### Work instruction
Restate the last part of the records below word for word, beginning at the line with "class: Mammalia" and ending at the final line.

[Records from a data source]
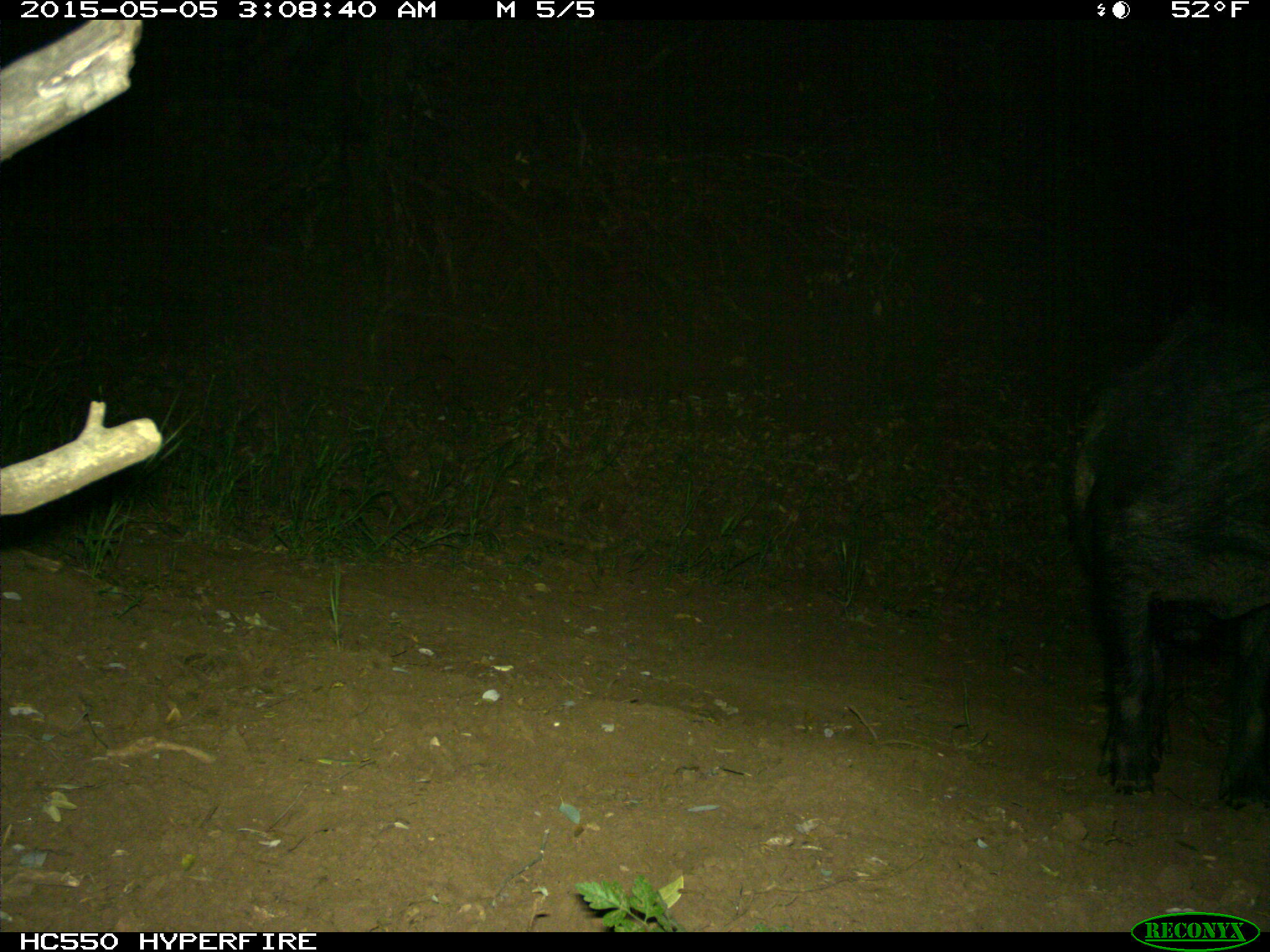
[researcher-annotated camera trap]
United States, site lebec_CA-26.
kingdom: Animalia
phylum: Chordata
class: Mammalia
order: Artiodactyla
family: Suidae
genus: Sus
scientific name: Sus scrofa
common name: wild boar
Sus scrofa (wild boar).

### Answer to the exercise
class: Mammalia
order: Artiodactyla
family: Suidae
genus: Sus
scientific name: Sus scrofa
common name: wild boar
Sus scrofa (wild boar).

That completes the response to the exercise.